和食の中でも少し敷居の高い懐石料理は、現代風に少しアレンジされてお料理店でいただくシーンがあるものです。

大人だからこそ知っておきたい「現代の懐石」の楽しみ方

40~50代の女性は、きっと懐石料理をいただくような、かしこまった席があると服装やマナーなど気をつけるべきことばかりが頭をよぎるのがではないでしょうか。もちろんそれらも大事ではありますが、今回は懐石料理をもっと楽しむためのポイントを京懐石美濃吉本店 竹茂楼の大膳職司 中山公平さんに教わります。

「懐石料理」と「懐石」と「京懐石」の違い

まずは知っておきたいのが、懐石料理の呼び名。「懐石料理」や「懐石」、「京懐石」という文字を掲げているお店もありますが、どのように異なるのでしょうか? 京懐石美濃吉本店 竹茂楼の大膳職司 中山公平さんは次のように話します。

「懐石料理という名称のほうが一般化されておりますので、そう呼ばれることが多いですが、懐石という言葉には“料理”という意味も含めています。よって茶の湯においては懐石とのみ呼ばれております。こちらは茶の湯における正式なもてなしとして席入りの時刻や形態によって呼称を変えますが、基本的には茶(濃茶)をいただく前段としての『空腹しのぎの食事(料理)』が出されるのが懐石です。ですから、茶の湯(茶会)で用いられます。
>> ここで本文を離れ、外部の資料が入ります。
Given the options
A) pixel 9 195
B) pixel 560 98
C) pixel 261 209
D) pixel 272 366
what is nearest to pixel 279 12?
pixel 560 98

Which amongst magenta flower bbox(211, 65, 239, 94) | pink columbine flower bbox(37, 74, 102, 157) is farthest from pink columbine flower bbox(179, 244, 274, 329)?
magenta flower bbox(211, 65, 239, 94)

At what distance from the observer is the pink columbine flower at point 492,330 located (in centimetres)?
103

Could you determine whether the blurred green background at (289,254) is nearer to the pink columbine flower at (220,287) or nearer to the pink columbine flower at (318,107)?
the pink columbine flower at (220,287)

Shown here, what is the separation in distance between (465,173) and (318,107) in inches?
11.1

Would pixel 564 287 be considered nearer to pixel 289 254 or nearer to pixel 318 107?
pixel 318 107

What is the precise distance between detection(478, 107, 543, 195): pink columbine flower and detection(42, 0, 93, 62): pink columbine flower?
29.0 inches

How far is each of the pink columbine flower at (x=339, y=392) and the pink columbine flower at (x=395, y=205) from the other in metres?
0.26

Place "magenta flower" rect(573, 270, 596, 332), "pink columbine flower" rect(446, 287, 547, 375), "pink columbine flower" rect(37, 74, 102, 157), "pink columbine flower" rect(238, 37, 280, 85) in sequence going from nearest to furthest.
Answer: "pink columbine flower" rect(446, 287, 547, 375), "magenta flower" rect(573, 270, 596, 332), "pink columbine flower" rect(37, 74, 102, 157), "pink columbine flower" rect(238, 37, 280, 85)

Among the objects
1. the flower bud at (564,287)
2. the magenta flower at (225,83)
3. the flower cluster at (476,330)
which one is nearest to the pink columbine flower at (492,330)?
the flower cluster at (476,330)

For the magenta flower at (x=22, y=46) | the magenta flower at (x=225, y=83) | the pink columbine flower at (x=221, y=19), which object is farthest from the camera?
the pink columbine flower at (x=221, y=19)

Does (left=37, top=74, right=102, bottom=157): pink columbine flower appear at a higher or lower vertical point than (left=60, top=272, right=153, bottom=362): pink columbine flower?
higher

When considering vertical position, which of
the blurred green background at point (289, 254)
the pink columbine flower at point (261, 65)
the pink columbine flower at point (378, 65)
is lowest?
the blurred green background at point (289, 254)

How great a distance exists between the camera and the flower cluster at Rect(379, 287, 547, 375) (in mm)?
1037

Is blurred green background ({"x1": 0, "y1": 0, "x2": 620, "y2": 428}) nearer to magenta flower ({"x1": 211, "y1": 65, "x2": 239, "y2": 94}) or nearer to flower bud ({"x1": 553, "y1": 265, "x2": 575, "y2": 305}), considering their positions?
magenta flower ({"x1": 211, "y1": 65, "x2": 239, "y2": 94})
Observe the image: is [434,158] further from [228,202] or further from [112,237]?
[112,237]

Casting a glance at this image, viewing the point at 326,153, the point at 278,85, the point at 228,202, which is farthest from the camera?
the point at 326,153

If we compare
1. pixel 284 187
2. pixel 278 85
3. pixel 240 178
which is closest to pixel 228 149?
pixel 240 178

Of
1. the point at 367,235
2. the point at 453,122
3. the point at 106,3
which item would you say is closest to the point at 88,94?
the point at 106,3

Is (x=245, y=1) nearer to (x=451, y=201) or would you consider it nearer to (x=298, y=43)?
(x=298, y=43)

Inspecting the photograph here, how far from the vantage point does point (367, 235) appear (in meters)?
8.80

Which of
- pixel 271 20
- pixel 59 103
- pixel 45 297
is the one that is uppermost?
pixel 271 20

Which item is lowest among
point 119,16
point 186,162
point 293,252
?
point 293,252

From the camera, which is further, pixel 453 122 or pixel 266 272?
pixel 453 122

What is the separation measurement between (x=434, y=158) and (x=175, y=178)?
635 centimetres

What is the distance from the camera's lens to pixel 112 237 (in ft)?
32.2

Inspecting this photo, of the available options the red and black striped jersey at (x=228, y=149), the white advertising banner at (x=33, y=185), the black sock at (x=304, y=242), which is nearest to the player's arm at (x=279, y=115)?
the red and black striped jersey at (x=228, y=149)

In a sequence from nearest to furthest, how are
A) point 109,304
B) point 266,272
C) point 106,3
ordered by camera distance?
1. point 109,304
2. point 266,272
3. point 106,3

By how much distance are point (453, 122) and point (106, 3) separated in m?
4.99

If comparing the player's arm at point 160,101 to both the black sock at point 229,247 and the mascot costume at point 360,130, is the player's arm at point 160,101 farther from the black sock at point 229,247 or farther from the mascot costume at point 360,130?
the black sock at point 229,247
それに対して、京懐石は茶の湯における懐石の影響のみならず、公家のもてなしである有職料理や、武家のもてなしである本膳料理、そして禅宗の食事作法である精進料理の影響も受けており、酒席を考慮して献立を組み立てることが多いです」

「現代の懐石」を楽しむ5つのポイント

古くからの伝統を考慮すれば、マナーはきりがないものです。もちろん、マナーもその場を楽しむための大事な行いですが、懐石を積極的に楽しむ心をもっていると、人間的な深みが増すものです。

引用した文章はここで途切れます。